Em artigo publicado na revista “Estudos em Avaliação Educacional”, da Fundação Carlos Chagas, de Andréia Ferreira da Silva, Luciana Leandro da Silva e Arlane Markely dos Santos Freire, citado por Freitas, as autoras criticam as chamadas políticas de accountability na educação estadual do Ceará, Pernambuco e Paraíba e apontam os impactos para o desenvolvimento do ensino brasileiro.

“Os tipos de mecanismos criados, de acordo com as análises apresentadas, não se orientam pelos princípios democráticos e participativos, que visam a fortalecer a atuação do Estado e da sociedade na garantia do direito à educação universal e igualitária, mas pelos princípios da meritocracia e da competição, adotando, segundo Maroy e Voisin (2013), ferramentas de ‘prestação de contas de tipo empresarial’ em detrimento de ferramentas de “prestação de contas de tipo democrática”, afirma no texto.

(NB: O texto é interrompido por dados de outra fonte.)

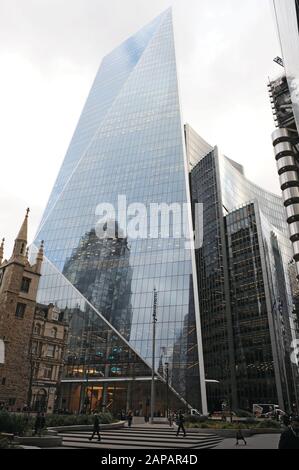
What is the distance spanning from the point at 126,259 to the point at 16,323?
34.0 m

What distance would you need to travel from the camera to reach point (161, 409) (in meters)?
56.4

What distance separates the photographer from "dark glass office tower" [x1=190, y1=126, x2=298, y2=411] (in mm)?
72500

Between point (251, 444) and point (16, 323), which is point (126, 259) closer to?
point (16, 323)

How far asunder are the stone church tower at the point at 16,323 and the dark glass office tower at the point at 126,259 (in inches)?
985


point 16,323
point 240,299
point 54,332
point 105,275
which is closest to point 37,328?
point 54,332

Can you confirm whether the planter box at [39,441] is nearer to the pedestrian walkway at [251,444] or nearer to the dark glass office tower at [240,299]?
the pedestrian walkway at [251,444]

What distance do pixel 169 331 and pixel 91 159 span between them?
50608 mm

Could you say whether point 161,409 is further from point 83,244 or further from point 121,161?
point 121,161

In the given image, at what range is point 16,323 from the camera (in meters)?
40.0

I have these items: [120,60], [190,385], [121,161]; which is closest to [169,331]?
[190,385]

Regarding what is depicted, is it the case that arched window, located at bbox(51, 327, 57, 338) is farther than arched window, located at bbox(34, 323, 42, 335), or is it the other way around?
arched window, located at bbox(51, 327, 57, 338)

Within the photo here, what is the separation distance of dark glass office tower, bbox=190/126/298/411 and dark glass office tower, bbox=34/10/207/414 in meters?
18.8

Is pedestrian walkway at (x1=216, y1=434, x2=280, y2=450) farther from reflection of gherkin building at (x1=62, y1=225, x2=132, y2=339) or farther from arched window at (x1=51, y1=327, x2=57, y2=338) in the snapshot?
reflection of gherkin building at (x1=62, y1=225, x2=132, y2=339)

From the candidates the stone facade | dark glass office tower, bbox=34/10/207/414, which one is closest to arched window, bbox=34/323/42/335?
the stone facade
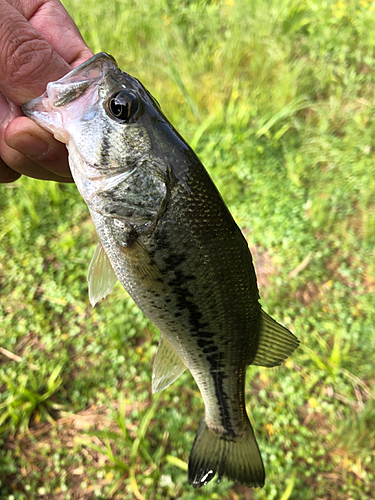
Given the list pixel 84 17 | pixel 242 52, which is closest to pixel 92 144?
pixel 242 52

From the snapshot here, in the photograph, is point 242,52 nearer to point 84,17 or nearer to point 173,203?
point 84,17

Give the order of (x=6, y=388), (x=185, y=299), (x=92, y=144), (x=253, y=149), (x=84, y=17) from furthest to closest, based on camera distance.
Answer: (x=84, y=17), (x=253, y=149), (x=6, y=388), (x=185, y=299), (x=92, y=144)

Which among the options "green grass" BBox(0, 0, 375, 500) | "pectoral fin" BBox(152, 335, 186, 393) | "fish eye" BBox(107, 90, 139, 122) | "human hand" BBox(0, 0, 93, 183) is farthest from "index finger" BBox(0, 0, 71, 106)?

O foco desses grupos, como ressaltou recentemente o presidente da CNTE, Heleno Araújo, em artigo, é investir em jovens capazes de produzir e não na formação de cidadãos e cidadãs.

“Em Pernambuco, 3.441.463 pessoas com 25 anos ou mais de idade (56,4% da população do Estado) não concluíram a educação básica. Vale observar que uma pessoa hoje com 25 anos de idade, em 2005 era uma criança de oito anos. Desse modo, constata-se que ao longo desses 17 anos muitas crianças e jovens não tiveram acesso à escola ou foram excluídos dela”, argumenta o presidente da CNTE.

A partir disso, a proposta que o professor deixa é a construção coletiva em oposição a respostas fáceis e milagrosas que interessam apenas a grupos particulares. “Temos de construir um modelo com base em experiência que já temos no país em estados e municípios com um grupo de pessoas. Se o ministro já senta na cadeira com tudo definido, qual participação é possível levar?”, finaliza Heleno Araújo.